STARS Welsh ryegrass-based packaging in university trials

14 November 2013


An industry-led project with Bangor University in Wales has reached the prototype trials stage in the development of sustainable food packaging produced using Welsh ryegrass.

Using cutting-edge pulp moulding equipment, researchers at Bangor University have begun a process of heating mixtures of ryegrass to press and mould into prototype fruit and vegetable packaging products.

The Sustainable Products from Ryegrass (STARS) project, a collaborative programme of research between Bangor and Aberystwyth Universities and six industrial partners including supermarket Waitrose, has received funding of almost £600,000 from the Welsh Government’s Academic Expertise for Business (A4B) programme.

The project is investigating a range of products that can be produced from ryegrass, including easily recycled, fibre-based packaging for foods and other low carbon commodity materials including biofuels and platform chemicals.

In addition to Waitrose, packaging group Adare will be supplying the fibre-based packaging for store trials.

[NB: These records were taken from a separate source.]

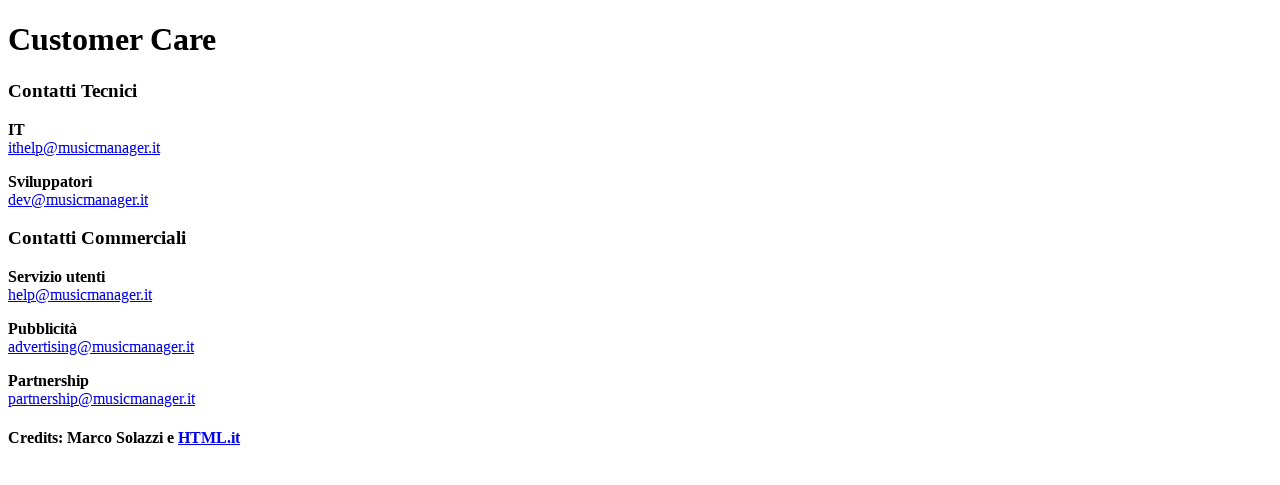

--- FILE ---
content_type: text/html
request_url: https://static.html.it/app/uploads/documenti/guide/img/jquerymobile/project/07/customer-care.html
body_size: 552
content:
	<!DOCTYPE html> 
	<html> 
		<head> 
		<title>Customer Care Music Manager</title> 
		<meta charset="utf-8" />
		<meta name="viewport" content="width=device-width, initial-scale=1" />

The project is being led by the BioComposites Centre at Bangor University and the Institute of Biological Environmental and Rural Sciences at Aberystwyth University.

Dr Adam Charlton, of Bangor University’s Biocomposites Centre, said: “Working on trials to produce prototype packaging marks an exciting halfway phase in the project and in the coming 12 months we’ll be focusing on optimising these materials through collaboration with Adare and Waitrose.”

Derek Davies, packaging technical manager for Adare, said: “Adare already has an extensive range of fibre-based trays and punnets marketed under its Fibellus brand and this important project will be an opportunity for us to investigate the feasibility of using this exciting alternative Welsh raw material as a source for food and non-food packaging.

“We’re keen to develop our range of practical, environmentally-friendly alternatives to plastic formats and we’re confident that this project could further augment this range of options.”